Does the page need more or better references?

  • {{cn}} - Add this to the end of a sentence or paragraph to indicate that this would be a good place to place a reference. It looks like this[citation needed]. This tag does not add the whole page to a category.
  • {{refimprove}} - Place this at the beginning of an article when the entire article has either no references, or could be improved by adding more. This adds the page to Category:Articles with unsourced statements.
  • {{verify}} - Add to either a section in an article, or possibly at the top of the article, when, regardless of references, you question if the information given is correct. Please add your concerns to the talk page as well.
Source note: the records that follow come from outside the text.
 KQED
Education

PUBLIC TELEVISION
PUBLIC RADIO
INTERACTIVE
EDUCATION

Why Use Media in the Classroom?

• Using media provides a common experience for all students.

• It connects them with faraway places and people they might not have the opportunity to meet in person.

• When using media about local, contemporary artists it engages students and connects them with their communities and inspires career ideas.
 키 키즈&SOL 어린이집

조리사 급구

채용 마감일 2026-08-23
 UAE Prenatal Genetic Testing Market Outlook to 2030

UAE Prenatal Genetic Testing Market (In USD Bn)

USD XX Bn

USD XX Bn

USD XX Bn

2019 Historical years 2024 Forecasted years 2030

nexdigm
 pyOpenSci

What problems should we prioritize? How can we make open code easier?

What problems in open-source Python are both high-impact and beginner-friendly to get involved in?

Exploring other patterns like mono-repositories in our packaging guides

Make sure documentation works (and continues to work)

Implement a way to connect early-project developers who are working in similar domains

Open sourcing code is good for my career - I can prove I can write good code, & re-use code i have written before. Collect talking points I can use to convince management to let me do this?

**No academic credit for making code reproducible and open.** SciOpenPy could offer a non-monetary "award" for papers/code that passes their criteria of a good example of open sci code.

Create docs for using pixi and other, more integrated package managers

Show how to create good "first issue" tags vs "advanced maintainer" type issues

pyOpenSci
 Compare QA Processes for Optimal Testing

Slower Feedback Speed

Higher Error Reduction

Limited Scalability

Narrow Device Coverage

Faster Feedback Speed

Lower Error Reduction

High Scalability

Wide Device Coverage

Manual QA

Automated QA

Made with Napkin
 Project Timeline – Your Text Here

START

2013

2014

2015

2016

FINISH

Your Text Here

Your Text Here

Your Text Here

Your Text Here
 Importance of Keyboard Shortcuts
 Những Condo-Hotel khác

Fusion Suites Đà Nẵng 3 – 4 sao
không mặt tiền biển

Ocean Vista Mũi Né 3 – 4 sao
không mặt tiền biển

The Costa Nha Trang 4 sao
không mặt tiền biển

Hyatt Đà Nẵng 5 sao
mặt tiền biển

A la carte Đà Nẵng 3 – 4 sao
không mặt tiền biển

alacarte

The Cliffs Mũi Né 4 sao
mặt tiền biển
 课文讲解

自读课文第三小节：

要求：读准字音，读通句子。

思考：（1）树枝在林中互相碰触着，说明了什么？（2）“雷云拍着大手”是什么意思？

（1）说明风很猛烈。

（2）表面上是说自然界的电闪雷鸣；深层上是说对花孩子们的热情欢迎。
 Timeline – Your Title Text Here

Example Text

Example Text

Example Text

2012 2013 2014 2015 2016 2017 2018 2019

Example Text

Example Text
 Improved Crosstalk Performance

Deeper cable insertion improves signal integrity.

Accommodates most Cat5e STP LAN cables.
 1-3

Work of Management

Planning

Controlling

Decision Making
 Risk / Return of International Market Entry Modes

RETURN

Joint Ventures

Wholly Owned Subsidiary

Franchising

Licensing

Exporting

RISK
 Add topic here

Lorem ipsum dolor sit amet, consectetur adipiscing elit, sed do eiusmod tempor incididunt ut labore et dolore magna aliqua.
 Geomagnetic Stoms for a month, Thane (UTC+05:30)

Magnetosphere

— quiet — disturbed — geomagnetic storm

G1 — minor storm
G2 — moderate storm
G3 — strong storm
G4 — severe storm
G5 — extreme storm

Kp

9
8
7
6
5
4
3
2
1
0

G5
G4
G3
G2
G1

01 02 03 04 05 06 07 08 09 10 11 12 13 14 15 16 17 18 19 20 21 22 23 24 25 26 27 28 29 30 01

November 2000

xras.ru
This tag adds the page to Category:Articles needing verification.

Does the page look incomplete to you?

  • {{sectionstub}} - Add this to a specific section that has little or nothing in it.
  • {{stub}} - is placed at the top of an article to indicate that the whole thing feels incomplete.

Both of these tags add the page to Category:Stub. Remember: just because an article is short does not mean it is a stub. Some characters or concepts appear only briefly in a single sourcebook or story. A "stub" is a topic about which more could be written.

Are you looking at more than one of the above?

  • {{multipleissues}} - Add this to pages where several distinct problems exist. Explain your concerns further in the summary or on the discussion page. This adds the page to Category:Multiple issues.

Other Tags[edit]

These are not the only tags you will encounter. Help:Template gallery gives a more complete list of the tags you might encounter (and use!), along with examples of how they look on a page.